Updated

Venezuela's government and opposition announced on Saturday some preliminary agreements to try to pull the country from its deep political and economic crisis, but a definitive solution has not yet been found and talks will continue.

Among the agreements is a pledge to hold new elections in Amazonas state to choose replacements for three National Assembly deputies who were dismissed by Venezuela's supreme court for alleged vote buying.

The parties also agreed to respect the autonomy of Venezuela's legislature and to work to overcome the impasse created by the high court's decision to nullify the National Assembly's decisions.

Vatican-appointed mediator Monsignor Claudio Celli announced the agreements after reading the conclusions from the second meeting of representatives of the opposition and the socialist government of President Nicolas Maduro.

Celli said there was also an agreement on how to name the replacements of two National Electoral Council members whose mandates end in December. The sides also said they had agreed on measures to combat the food and medicine shortages that have plagued the country.

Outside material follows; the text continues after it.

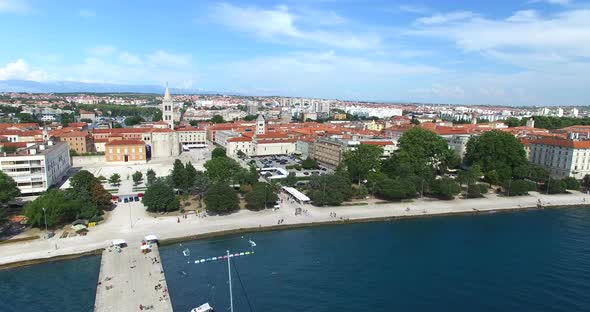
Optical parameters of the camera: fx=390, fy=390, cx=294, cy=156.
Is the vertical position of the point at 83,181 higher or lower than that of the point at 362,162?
lower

The negotiations will continue in the coming days. They are being sponsored by former presidents Jose Luis Rodriguez Zapatero of Spain, Martin Torrijos of Panama, and Leonel Fernandez of the Dominican Republic.

The talks are marked by distrust. Maduro's adversaries fear they are a delaying tactic to relieve pressures on a president whose popularity is collapsing amid triple-digit inflation, shortages of food and medicine, and a contracting economy.

Earlier, the government released four jailed activists and the opposition agreed to delay a symbolic trial of Maduro in Congress and to scrap a protest march.

Those moves were a response to the Vatican's efforts to avert bloodshed and dampen acrimony in the oil-rich South American country. Talks under its tutelage aim to defuse a crisis exacerbated by the government's derailing of a referendum to recall Maduro.